A riveting machine is an automated process for fastening two laminated materials together with a metallic fastener called a rivet. It offers increased consistency, productivity, and lower cost than manual riveting. Riveting machine can be powered by electricity, gas, pneumatic (pop riveters and air riveters) or hydraulically.
The most common type of riveting machine is a self-piercing riveter. This machine can be robot-mounted to operate in a flow-line and produces a high-strength joint with good fatigue resistance. A cycle time of 1 to 4 seconds is typical, and the tool has a long service life (in excess of 200 000 applications). This type of riveting machine can be used with all materials but is most suitable for metals such as aluminium and titanium.
Other riveting machines can be driven by a piston, rotary or orbital action, depending on the assembly requirements. These include radial and orbital upset riveting, hot upset riveting and cold upset riveting. For some fastening processes such as forming and forming-and-riveting, a combination of techniques is required to achieve the desired results. The process of forming can be achieved through a riveter or rotary tool and is commonly used in conjunction with a heat-treating system. Hot upset riveting can be used to form difficult-to-form metals such as tungsten, and cold upset riveting is useful for plastic materials such as polypropylene or polyvinyl chloride (PVC).
While welding and riveting are broadly popular joining methods, each has unique traits that make it better or worse for certain products. For example, welds produce a permanent and stronger joint than riveted joints, but the use of heat makes it unsuitable for many aluminium products such as kitchen utensils. Riveted products, on the other hand, are easier to disassemble than welded ones and can be inspected for quality.
The emergence of these new riveting technologies can help companies streamline their production lines by eliminating the need to manually set each rivet. The specialized riveters are designed for a specific riveting process and can automatically install them in the correct position to maximize quality. Some riveters even allow for remote control, allowing technicians to monitor production from a safe distance and perform maintenance on the equipment without going out onto the floor.

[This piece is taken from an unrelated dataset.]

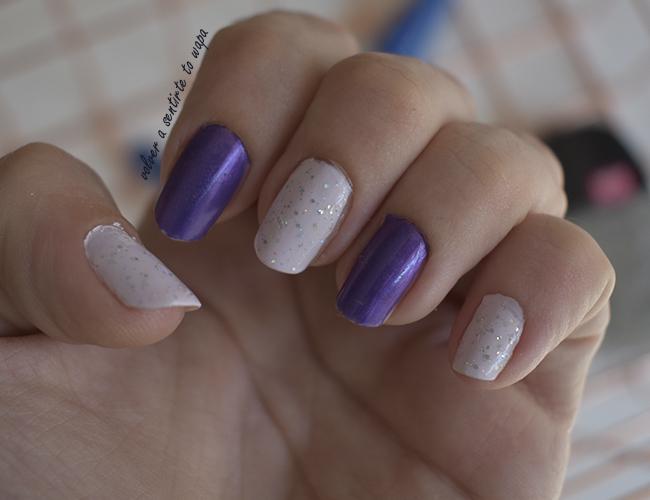 Manicura en tonos morado y plata, con Masglo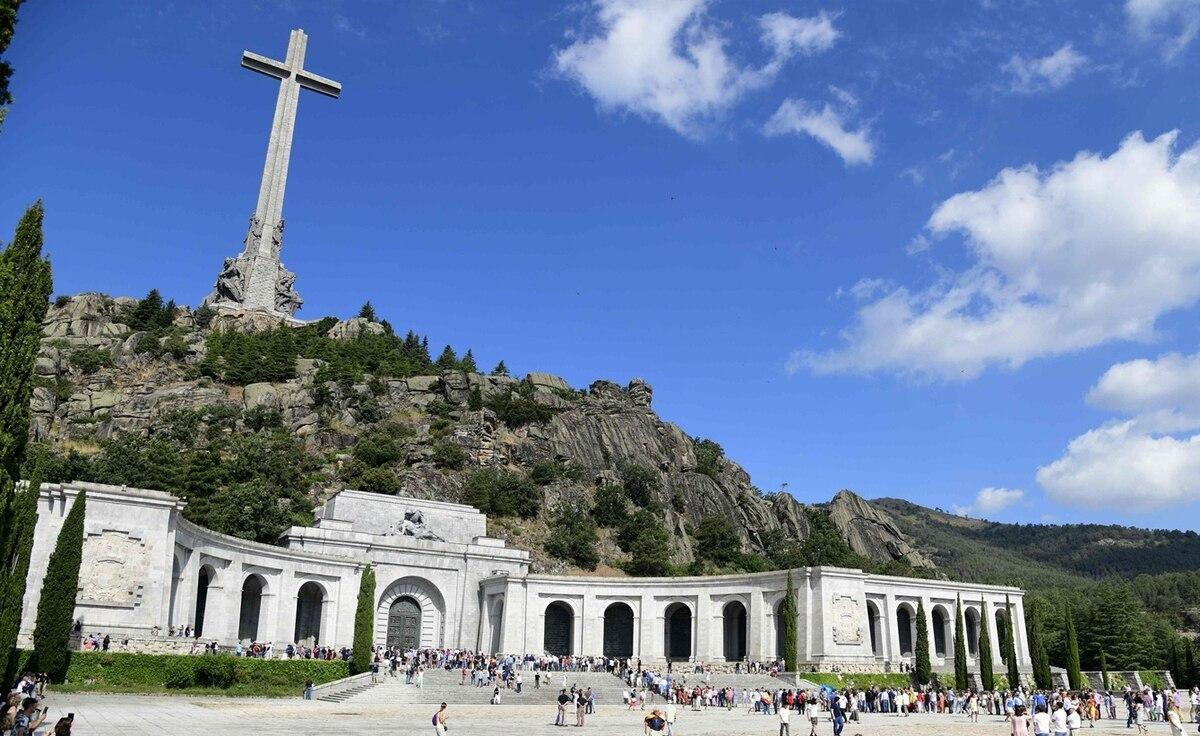 Gobierno español convertirá el mausoleo de Franco en un cementerio civil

Riveting machine types vary according to the riveting process and materials being assembled. Some are specialized for specific applications, such as aerospace or automobile parts. Others are more versatile and can be used in a variety of materials, including wood, metal, textiles, or plastics. Some can even be used for riveting a combination of materials, such as an aluminium-steel alloy.

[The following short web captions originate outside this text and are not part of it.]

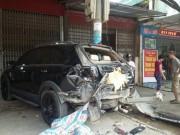 Tin tức trong ngày - Cậu bé 13 tuổi lái xe 29 chỗ gây tai nạn liên hoàn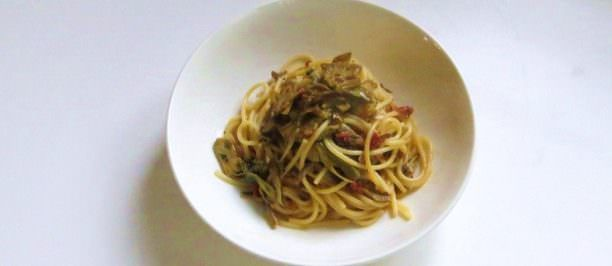Spaghetti con carciofi e pomodori secchi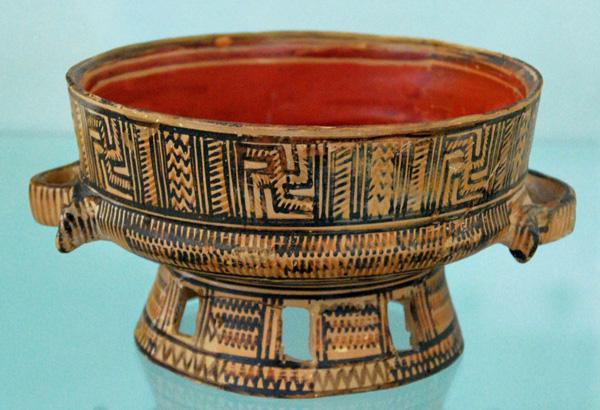 715 гг. до н.э-свастика-килих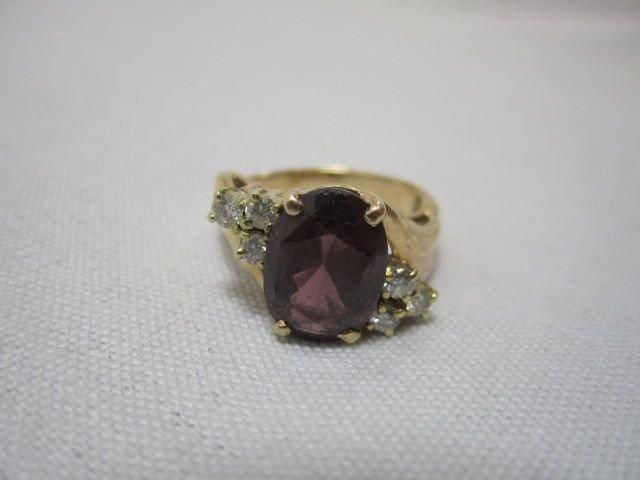 95C: A27-8  DIAMOND & GARNET 14K GOLD RING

Dedicated riveting machine process monitoring systems, like Orbitform’s Watchdawg, provide the ability to detect and correct faulty riveting processes before they can damage parts or cause structural failures. They work by monitoring the setting force and punch movement throughout the riveting process to create a graph known as a force-displacement curve. The curve is then compared to a trained reference curve to determine whether the riveted part meets the required standards. If the process falls outside of the tolerances, the tool may be flagged and the process halted immediately.